I’m fairly certain that those worked properly on a phpbb3 import I did in the past month.

1 Like

i haven’t figured out the last problem yet, but here’s another question.

i notice that after the import finishes and you start the app container, my still existing phpbb server gets hammered really hard. i think this is during the sidekiq post processing phase.

phpbb still exists at www.example.com, and discourse is at dc.example.com

i’m trying to understand what’s actually happening, what settings make sense during this test migration, and what settings will make sense for the final migration. and if i need to have phpbb running for that sidekiq post processing. asking because i have no idea what happens in the post processing.

some possibly relevant settings in my current settings.yml:

import:
  # Set this if you import multiple phpBB forums into a single Discourse forum.
  site_name:
  site_prefix:
    # this is needed for rewriting internal links in posts
    original: example.com    # without http(s)://
    new: https://dc.example.com       # with http:// or https://

if there’s other stuff you need to look at, please lmk.

another thing i’m not clear on is www subdomain. i currently redirect to www with nginx for phpbb. so in the example above, does it matter if i put original: example.com vs original: www.example.com? similar question for new when i do the final migration. my users would actually access discourse from www.example.com, but idk what the best practice is.

1 Like

something is indeed wrong with the quote parsing.

i just tried importing a freshly-installed phpBB 3.2.8 (installed on mariadb)

quote attribution is broken – the username field is blank in the imported quotes, but everything else is legit

discourse screenshot of imported post:

image

discourse imported post:

[quote=", post:4, topic:12"]
[quote=", post:3, topic:12"]
[quote=", post:2, topic:12"]
msg 1
[/quote]

second
[/quote]

third
[/quote]

fourth

original phpbb post:

MariaDB [phpbb]> select post_text from phpbb_posts where post_id=5;
...

• [EXERCISE AIM] In the forum thread about the phpBB import, which phpBB version was freshly installed for the import attempt? The listing comes from a separate source, unrelated to the thread above.

• [EXTRACTED RECORDS]

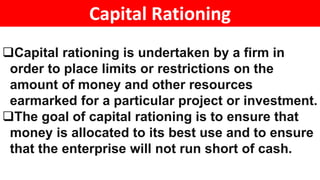 Capital Rationing
Capital rationing is undertaken by a firm in
order to place limits or restrictions on the
amount of money and other resources
earmarked for a particular project or investment.
The goal of capital rationing is to ensure that
money is allocated to its best use and to ensure
that the enterprise will not run short of cash.
 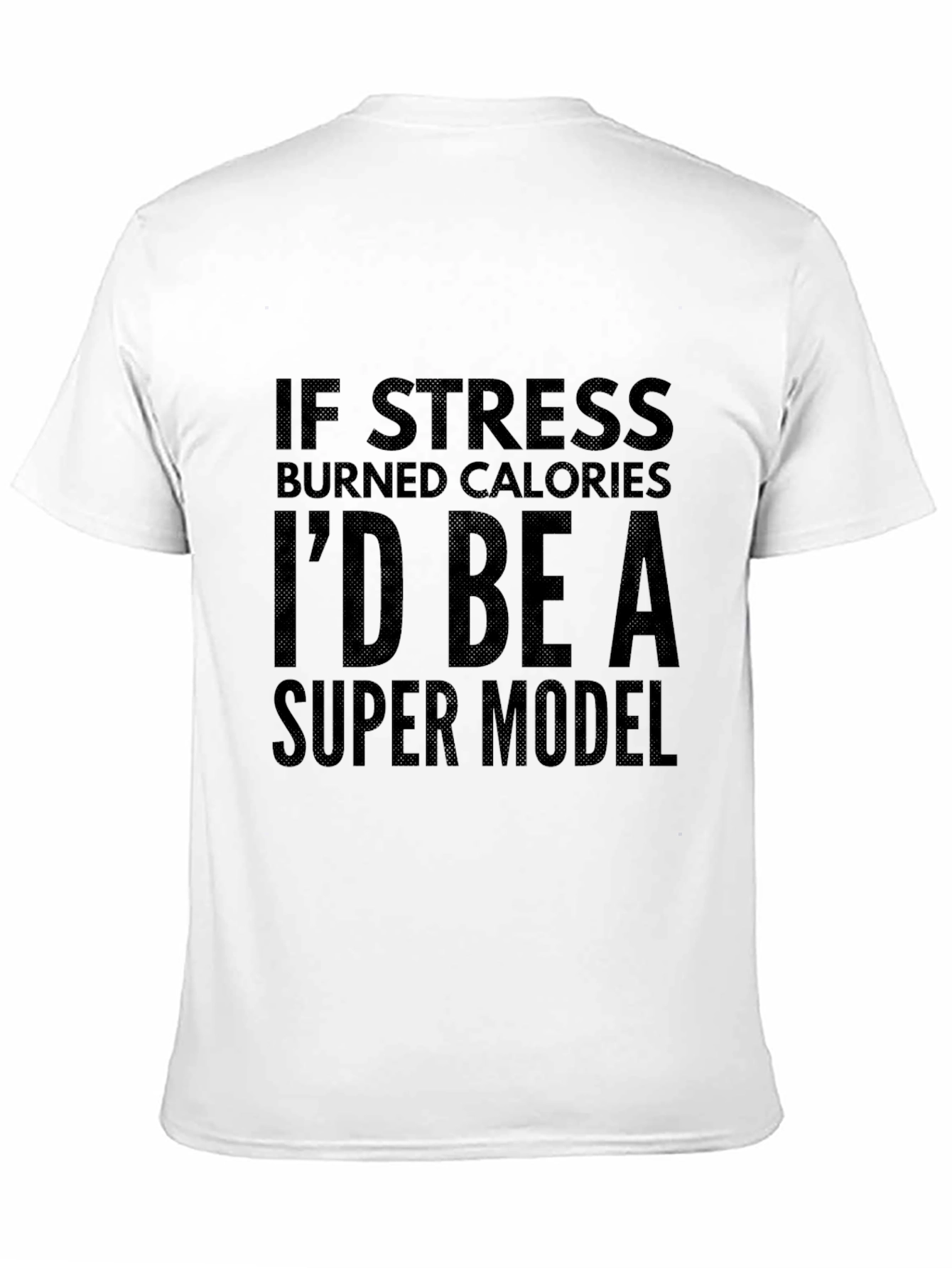 Funny Stress Calorie Burn Super Model Black T-Shirt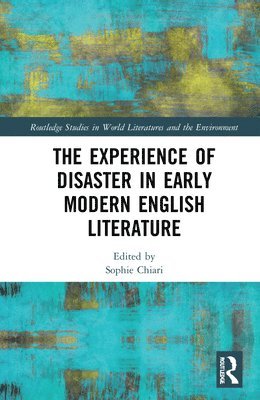 The Experience of Disaster in Early Modern English Literature 1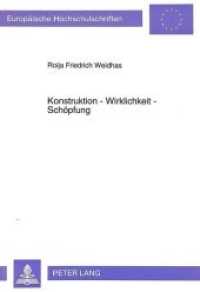 Konstruktion - Wirklichkeit - Schöpfung (Europäische Hochschulschriften / European University Studies/Publications Universitaires Européenne .50) （Neuausg. 1994. 283 S.）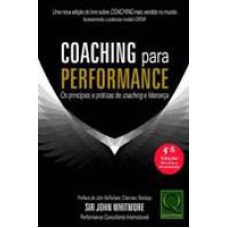 COACHING PARA PERFORMANCE OS PRINCÍPIOS E PRÁTICAS DE COACHING E LIDERANÇA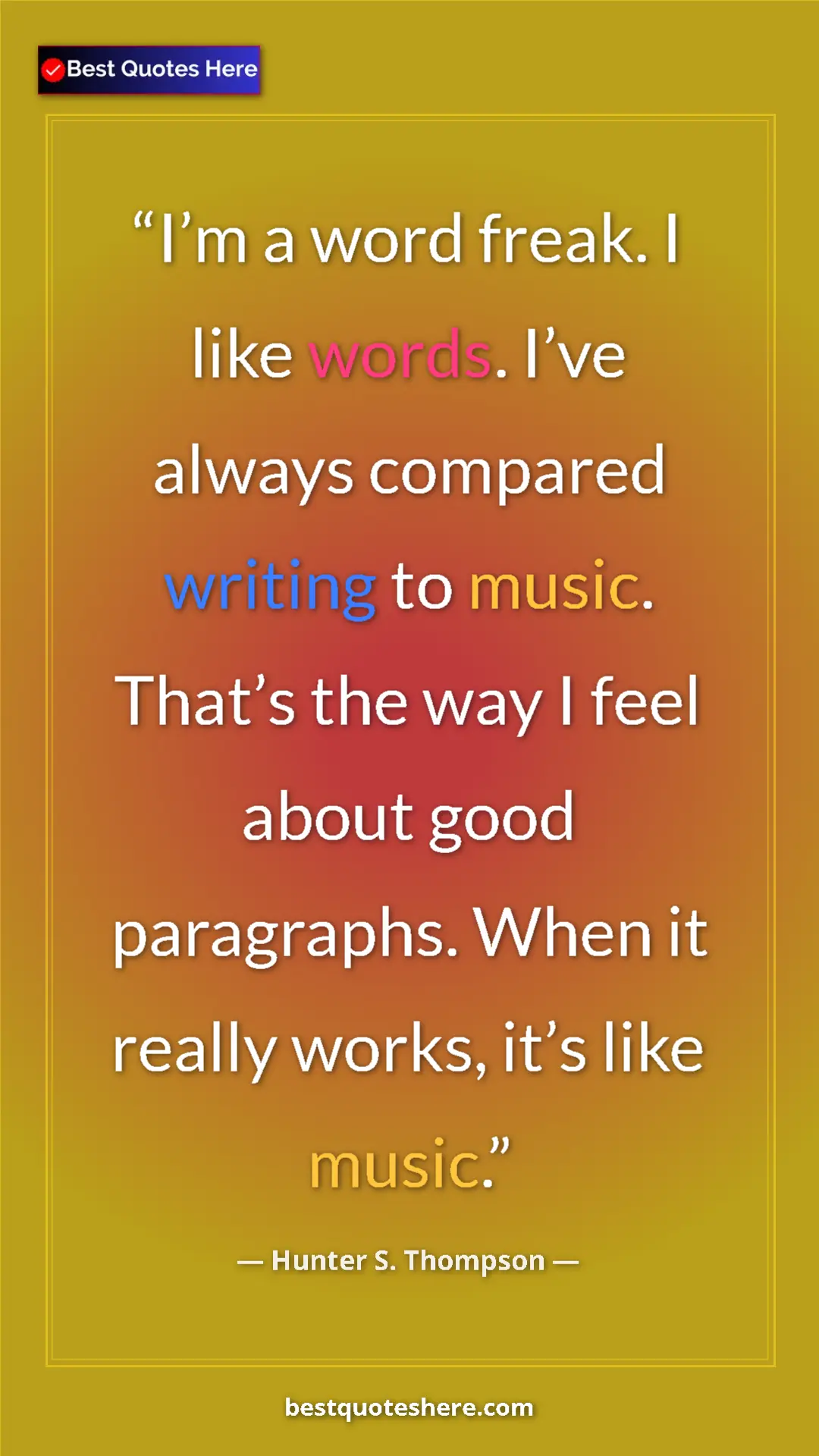 Pinterest quote poster by Hunter S. Thompson: "I’m a word freak. I like words. I’ve always compared..."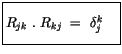 $\displaystyle \fbox {$\rule[-4mm]{0cm}{1cm}R_{jk} \ . \ R_{kj} \ = \ \delta_j^k \quad $}$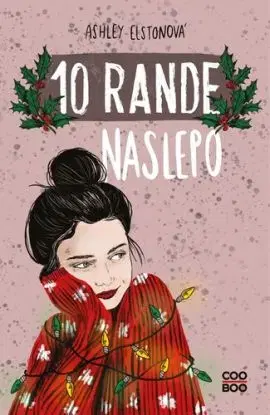 10 rande naslepo, 2. vydání - Ashley Elston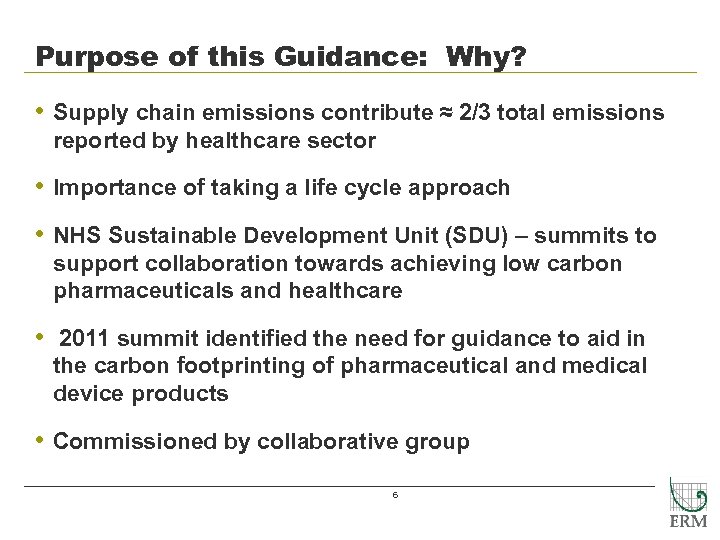 Purpose of this Guidance: Why? • Supply chain emissions contribute ≈ 2/3 total emissions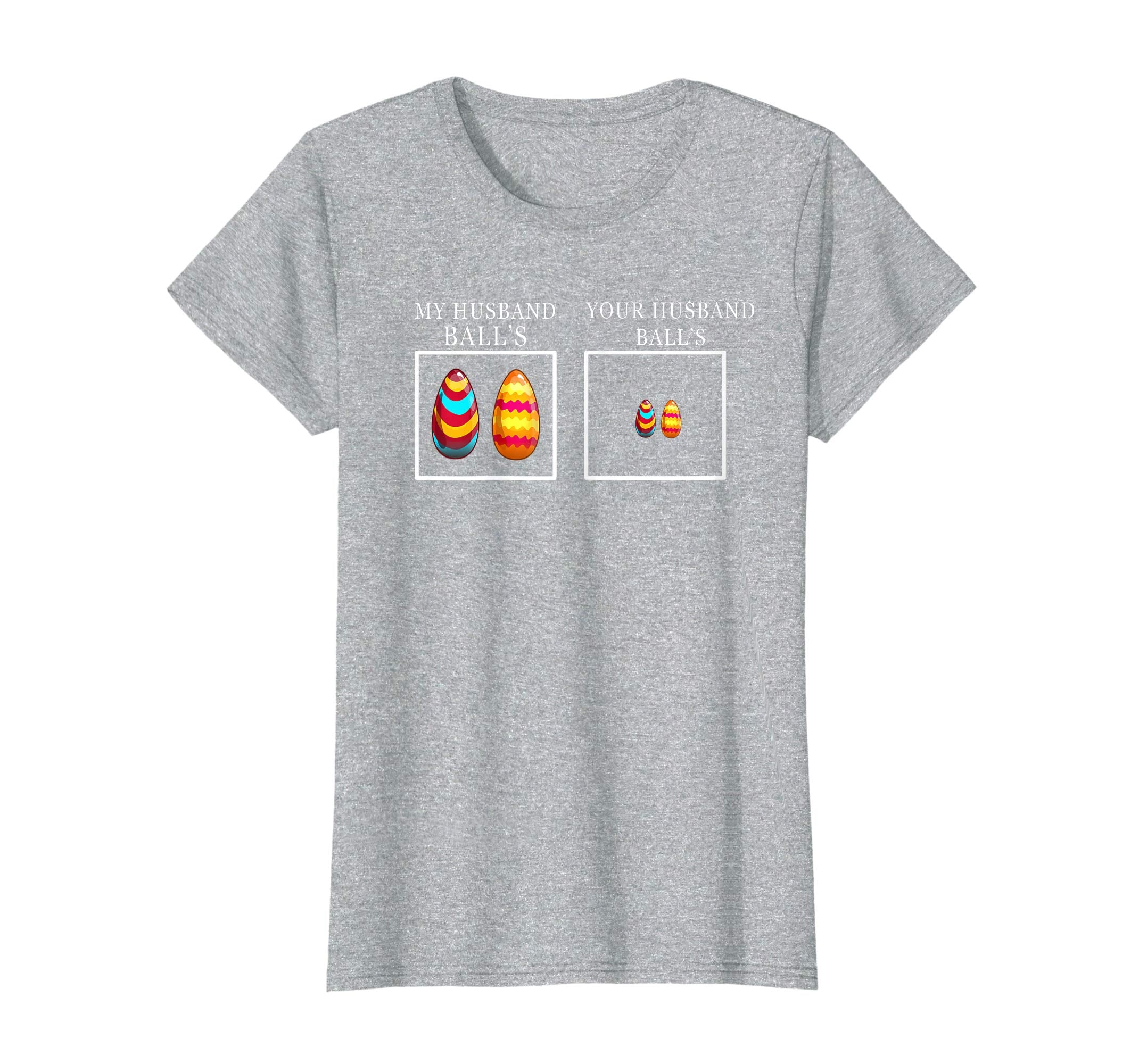 Womens Funny Easter Gift Shirt My Husband Balls Your Husband Balls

• [REPLY] phpBB 3.2.8, installed on MariaDB.